**EXCERPTED RECORDS:**
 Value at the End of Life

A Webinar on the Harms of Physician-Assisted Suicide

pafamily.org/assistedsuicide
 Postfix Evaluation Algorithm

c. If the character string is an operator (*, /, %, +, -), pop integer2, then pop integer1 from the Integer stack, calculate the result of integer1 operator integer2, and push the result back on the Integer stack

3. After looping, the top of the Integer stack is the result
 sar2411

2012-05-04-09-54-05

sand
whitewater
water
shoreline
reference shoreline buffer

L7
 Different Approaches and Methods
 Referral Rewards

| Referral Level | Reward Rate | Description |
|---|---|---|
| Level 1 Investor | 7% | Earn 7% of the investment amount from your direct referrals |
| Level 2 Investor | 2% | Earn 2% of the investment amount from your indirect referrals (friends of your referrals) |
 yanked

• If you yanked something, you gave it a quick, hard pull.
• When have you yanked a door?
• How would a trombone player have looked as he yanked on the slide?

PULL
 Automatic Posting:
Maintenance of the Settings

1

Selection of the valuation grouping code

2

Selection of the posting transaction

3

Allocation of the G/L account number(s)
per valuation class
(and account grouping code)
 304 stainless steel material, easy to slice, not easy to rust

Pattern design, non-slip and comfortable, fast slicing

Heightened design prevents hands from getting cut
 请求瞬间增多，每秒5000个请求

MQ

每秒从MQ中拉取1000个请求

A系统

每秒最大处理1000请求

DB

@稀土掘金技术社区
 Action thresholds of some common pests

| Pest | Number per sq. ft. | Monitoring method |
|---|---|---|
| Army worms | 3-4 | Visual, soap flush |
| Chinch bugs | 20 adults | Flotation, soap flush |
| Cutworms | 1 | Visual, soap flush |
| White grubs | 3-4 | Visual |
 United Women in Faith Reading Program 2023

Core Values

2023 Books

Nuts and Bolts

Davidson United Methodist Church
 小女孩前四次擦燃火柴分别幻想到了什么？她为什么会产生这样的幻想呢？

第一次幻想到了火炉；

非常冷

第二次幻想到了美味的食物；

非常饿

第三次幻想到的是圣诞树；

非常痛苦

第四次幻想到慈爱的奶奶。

**EXERCISE DESCRIPTION:** Each of the records above is to be copied exactly.

**ANSWER BOX:**
 Value at the End of Life

A Webinar on the Harms of Physician-Assisted Suicide

pafamily.org/assistedsuicide
 Postfix Evaluation Algorithm

c. If the character string is an operator (*, /, %, +, -), pop integer2, then pop integer1 from the Integer stack, calculate the result of integer1 operator integer2, and push the result back on the Integer stack

3. After looping, the top of the Integer stack is the result
 sar2411

2012-05-04-09-54-05

sand
whitewater
water
shoreline
reference shoreline buffer

L7
 Different Approaches and Methods
 Referral Rewards

| Referral Level | Reward Rate | Description |
|---|---|---|
| Level 1 Investor | 7% | Earn 7% of the investment amount from your direct referrals |
| Level 2 Investor | 2% | Earn 2% of the investment amount from your indirect referrals (friends of your referrals) |
 yanked

• If you yanked something, you gave it a quick, hard pull.
• When have you yanked a door?
• How would a trombone player have looked as he yanked on the slide?

PULL
 Automatic Posting:
Maintenance of the Settings

1

Selection of the valuation grouping code

2

Selection of the posting transaction

3

Allocation of the G/L account number(s)
per valuation class
(and account grouping code)
 304 stainless steel material, easy to slice, not easy to rust

Pattern design, non-slip and comfortable, fast slicing

Heightened design prevents hands from getting cut
 请求瞬间增多，每秒5000个请求

MQ

每秒从MQ中拉取1000个请求

A系统

每秒最大处理1000请求

DB

@稀土掘金技术社区
 Action thresholds of some common pests

| Pest | Number per sq. ft. | Monitoring method |
|---|---|---|
| Army worms | 3-4 | Visual, soap flush |
| Chinch bugs | 20 adults | Flotation, soap flush |
| Cutworms | 1 | Visual, soap flush |
| White grubs | 3-4 | Visual |
 United Women in Faith Reading Program 2023

Core Values

2023 Books

Nuts and Bolts

Davidson United Methodist Church
 小女孩前四次擦燃火柴分别幻想到了什么？她为什么会产生这样的幻想呢？

第一次幻想到了火炉；

非常冷

第二次幻想到了美味的食物；

非常饿

第三次幻想到的是圣诞树；

非常痛苦

第四次幻想到慈爱的奶奶。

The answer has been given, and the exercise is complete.